[The Town Traveller by George Gissing]@TWC D-Link book
The Town Traveller

CHAPTER XIX
8/13

You won't let it go any further, Ebenezer, but the truth is he began to take a sort of fancy to Minnie, and he told me about it, just as he ought to a'done, and I had to tell him plain that it wasn't a bit of use.

For one thing Minnie was too young, and what's more, she hadn't even given half a thought to him in _that_ way; and I wouldn't have the child worried about such things, because, as you know, she's delicate, and it doesn't take much to upset her in her mind, and then she can't sleep at nights.
So I told Mr.Gammon plain and straight, and he took it in the right spirit, but he hasn't been here since.
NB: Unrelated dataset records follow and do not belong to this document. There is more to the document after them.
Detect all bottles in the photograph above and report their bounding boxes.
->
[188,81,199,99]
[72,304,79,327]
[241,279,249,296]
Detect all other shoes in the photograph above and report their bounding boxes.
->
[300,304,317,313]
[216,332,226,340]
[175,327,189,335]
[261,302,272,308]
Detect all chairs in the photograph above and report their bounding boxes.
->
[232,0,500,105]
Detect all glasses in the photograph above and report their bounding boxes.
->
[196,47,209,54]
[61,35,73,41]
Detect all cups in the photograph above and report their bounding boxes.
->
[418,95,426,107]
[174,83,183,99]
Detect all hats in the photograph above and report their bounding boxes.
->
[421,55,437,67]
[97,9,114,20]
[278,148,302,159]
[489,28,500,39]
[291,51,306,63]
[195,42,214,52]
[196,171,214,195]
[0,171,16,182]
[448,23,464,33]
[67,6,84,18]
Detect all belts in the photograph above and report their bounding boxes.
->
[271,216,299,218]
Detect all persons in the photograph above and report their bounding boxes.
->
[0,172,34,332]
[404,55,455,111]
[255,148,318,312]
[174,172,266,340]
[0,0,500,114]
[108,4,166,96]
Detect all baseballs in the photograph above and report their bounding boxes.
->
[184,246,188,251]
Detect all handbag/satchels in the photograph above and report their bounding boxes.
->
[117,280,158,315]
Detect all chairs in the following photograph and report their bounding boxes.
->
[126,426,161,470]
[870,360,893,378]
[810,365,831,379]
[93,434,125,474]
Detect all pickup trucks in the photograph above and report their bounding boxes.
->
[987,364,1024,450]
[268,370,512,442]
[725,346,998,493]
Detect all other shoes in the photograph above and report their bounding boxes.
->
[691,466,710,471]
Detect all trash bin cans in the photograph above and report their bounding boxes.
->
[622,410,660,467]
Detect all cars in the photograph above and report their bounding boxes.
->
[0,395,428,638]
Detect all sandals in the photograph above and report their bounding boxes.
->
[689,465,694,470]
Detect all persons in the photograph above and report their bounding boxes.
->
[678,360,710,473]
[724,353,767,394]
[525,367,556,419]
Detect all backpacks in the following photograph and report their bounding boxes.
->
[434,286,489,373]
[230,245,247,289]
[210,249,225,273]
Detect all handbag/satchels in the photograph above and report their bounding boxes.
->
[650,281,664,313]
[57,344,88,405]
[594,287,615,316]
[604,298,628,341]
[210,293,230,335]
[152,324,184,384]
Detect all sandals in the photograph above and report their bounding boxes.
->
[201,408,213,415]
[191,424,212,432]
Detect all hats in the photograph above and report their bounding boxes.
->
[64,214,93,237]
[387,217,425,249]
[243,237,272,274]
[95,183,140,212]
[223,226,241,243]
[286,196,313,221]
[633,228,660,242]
And I'm as sure as anything that Polly's letter is a nasty, mean bit of falsehood, though I'm sorry to have to say it to you, Ebenezer." Mr.Sparkes had the beginning of a cold in the head, which did not tend to make him cheerful.

Sitting by the fireside, very upright in his decent suit of Sunday black, he looked more than ever like a clergyman, perchance a curate who is growing old without hope of a benefice.
Fortunately there entered about tea-time a young man in much better spirits, evidently a welcome friend of Mrs.Clover's; his name was Nelson.

On his arrival Minnie joined the company, and it would have been remarked by anyone with an interest in the affairs of the family that Mrs.Clover was not at all reluctant to see her daughter and this young man amiably conversing.